Aiden looked at the ceiling with the expression of a man who found the architecture suddenly fascinating.
"Let's just say," Matteo said carefully, "that there are people who have recently become aware that Enzo has a new PA. People whose awareness of things that happen on this floor is not something any of us particularly welcome." He paused. "Enzo is handling it. He handles everything." A beat. "But it was important that he knew we were aware. That we're paying attention."
The corridor was very quiet.
Rosalina looked at Matteo steadily.
"What kind of people?" she said.
Matteo held her gaze for a moment with those lighter green eyes that were warm but not, right now, entirely easy.
"The kind," he said simply, "that Enzo has spent a long time making sure stay on the other side of certain walls."
He said goodbye with the ease of someone who had said enough and knew it.
Aiden paused at her desk last. He looked at her with those warm green eyes and for once the charm was set slightly aside — what was underneath it was genuine and direct.
"You're not frightened," he said. It wasn't a question.
"Should I be?" she said.
He considered this honestly. "Most people would be."
"I'm not most people."
Something moved across his face — quick, warm, decided.
"No," he said. "You really aren't." He straightened. "Adrian wants to meet you properly. For what it's worth — that means something. He doesn't want to meet most people either."
He left on the private elevator.
Giorgio watched him go.
"Every two weeks?" Rosalina asked.
"Alternating with Matteo," Giorgio said. "Except today they came together which means—" he paused, considering — "something has changed in the schedule."
Rosalina looked at the double doors.
"Yes," she said quietly. "I think it has."
She was still at her desk at six forty-five when the intercom clicked.
"Miss Evans."
"Yes?"
A pause. The length of something being decided.
"Go home," he said. "You've been here since six fifty this morning."
She looked at the intercom.
He was not a man who noticed hours. Or rather — he noticed everything, she had learned that by now, the March projections and the clause on page seven and the precise difference between every silence this floor produced — but he did not comment on them. He did not send people home.

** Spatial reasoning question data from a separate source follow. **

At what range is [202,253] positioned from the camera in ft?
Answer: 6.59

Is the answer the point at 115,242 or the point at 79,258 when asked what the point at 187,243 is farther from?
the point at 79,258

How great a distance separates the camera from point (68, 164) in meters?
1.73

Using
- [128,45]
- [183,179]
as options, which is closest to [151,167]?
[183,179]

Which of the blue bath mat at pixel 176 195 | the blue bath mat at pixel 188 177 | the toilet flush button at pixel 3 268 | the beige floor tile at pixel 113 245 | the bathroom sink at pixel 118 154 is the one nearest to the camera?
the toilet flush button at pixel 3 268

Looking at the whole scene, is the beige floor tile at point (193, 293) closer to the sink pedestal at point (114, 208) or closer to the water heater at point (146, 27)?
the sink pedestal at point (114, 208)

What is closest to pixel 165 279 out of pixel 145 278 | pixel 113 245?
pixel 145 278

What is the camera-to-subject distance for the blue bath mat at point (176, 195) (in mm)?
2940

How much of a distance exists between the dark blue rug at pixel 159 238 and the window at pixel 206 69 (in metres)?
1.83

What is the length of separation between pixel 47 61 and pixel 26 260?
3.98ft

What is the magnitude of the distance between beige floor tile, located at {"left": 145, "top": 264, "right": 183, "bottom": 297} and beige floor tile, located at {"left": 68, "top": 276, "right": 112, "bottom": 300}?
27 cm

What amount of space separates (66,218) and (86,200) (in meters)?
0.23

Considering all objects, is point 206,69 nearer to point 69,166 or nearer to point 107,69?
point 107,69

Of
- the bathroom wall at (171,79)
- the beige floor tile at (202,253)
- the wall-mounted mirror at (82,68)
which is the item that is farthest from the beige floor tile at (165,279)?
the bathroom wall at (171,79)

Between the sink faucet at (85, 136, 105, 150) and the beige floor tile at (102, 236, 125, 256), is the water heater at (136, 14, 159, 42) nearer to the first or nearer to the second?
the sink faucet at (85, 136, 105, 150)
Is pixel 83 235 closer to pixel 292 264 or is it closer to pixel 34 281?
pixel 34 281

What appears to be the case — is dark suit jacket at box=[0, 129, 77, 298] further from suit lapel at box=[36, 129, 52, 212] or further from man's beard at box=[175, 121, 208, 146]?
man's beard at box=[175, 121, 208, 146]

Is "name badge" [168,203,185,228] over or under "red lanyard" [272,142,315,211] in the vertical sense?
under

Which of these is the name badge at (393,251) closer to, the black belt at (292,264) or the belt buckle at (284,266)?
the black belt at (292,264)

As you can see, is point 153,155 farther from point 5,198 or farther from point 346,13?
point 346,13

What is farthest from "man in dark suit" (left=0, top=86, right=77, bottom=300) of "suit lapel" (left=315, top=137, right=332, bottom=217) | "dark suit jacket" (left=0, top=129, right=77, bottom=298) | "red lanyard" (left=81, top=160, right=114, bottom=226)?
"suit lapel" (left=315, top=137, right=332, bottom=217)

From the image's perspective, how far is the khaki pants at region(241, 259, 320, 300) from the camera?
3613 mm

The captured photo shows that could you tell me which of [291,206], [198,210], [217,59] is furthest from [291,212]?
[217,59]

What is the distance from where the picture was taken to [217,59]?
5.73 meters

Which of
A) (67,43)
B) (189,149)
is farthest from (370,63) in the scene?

"I have the Ferrara prep—"
"It can wait until morning."
"It'll take twenty minutes."
A silence.
"Then take twenty minutes," he said, "and go home."
She finished in seventeen.
On her way to the elevator she passed his office — door closed now, properly — and she stopped for just a moment without meaning to.
Behind that door was a man who ran legitimate companies and other ones that didn't appear in annual reports. Who had cousins who came together when something shifted, who spoke in careful language about walls and people on the other side of them. Who sent women home without a second glance and orphaned children to school without needing thanks.
Who had just told her to go home and meant something more than the words contained.
She pressed the elevator button.
The doors opened.
She stepped in and let the sixtieth floor go.
In the elevator going down she stood with her back against the wall and admitted, quietly and only to herself, that she was not afraid of what she had understood today.
She probably should be.
She wasn't.
And that — she suspected — was the most important thing she had learned about herself in eight days on the sixtieth floor.